▸ **Extract provided**
>> begin

DRAMATIC CONVENTION: See convention.
DRAMATIC IRONY: See irony.
DRAMATIC MONOLOGUE: A poem in which a poetic speaker addresses either the reader or an internal listener at length. It is similar to the soliloquy in theater, in that both a dramatic monologue and a soliloquy often involve the revelation of the innermost thoughts and feelings of the speaker. Two famous examples are Browning's "My Last Duchess" and "Soliloquy of the Spanish Cloister." Cf. interior monologue and monologue.
DRAMATIC POINT OF VIEW: See point of view.
DRAMATIC UNITIES: See Unities, three.
DRAMATIS PERSONAE (Latin: "people of the play"): A list of the complete cast, i.e., the various characters that will appear in the play. This list usually appears before the text of the main play begins in printed copies of the text. In late periods of drama, the dramatis personae often included a brief description of the character's personality or appearance. In the First Folio, such lists appeared at the end of some Shakespearean plays, but not at the end of all of them.

>> end

▸ **Information supplied**

>> begin

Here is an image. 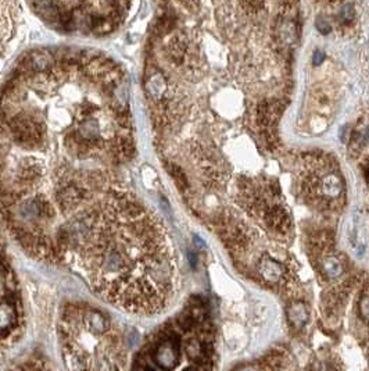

>> end

▸ **Job A**
Answer these from the glossary of dramatic terms:
(i) Which theater device is the dramatic monologue said to resemble?
(ii) Where in printed copies does the dramatis personae usually appear?
(iii) In the First Folio, where did such lists appear in some Shakespearean plays?
▸ **Job B**
Please retype the stretch from "DRAMATIC MONOLOGUE: A" through "See Unities, three." in the glossary of dramatic terms, word for word.

▸ **Task output A**
(i) The soliloquy.
(ii) Before the text of the main play begins.
(iii) At the end of the play.

▸ **Task output B**
DRAMATIC MONOLOGUE: A poem in which a poetic speaker addresses either the reader or an internal listener at length. It is similar to the soliloquy in theater, in that both a dramatic monologue and a soliloquy often involve the revelation of the innermost thoughts and feelings of the speaker. Two famous examples are Browning's "My Last Duchess" and "Soliloquy of the Spanish Cloister." Cf. interior monologue and monologue.
DRAMATIC POINT OF VIEW: See point of view.
DRAMATIC UNITIES: See Unities, three.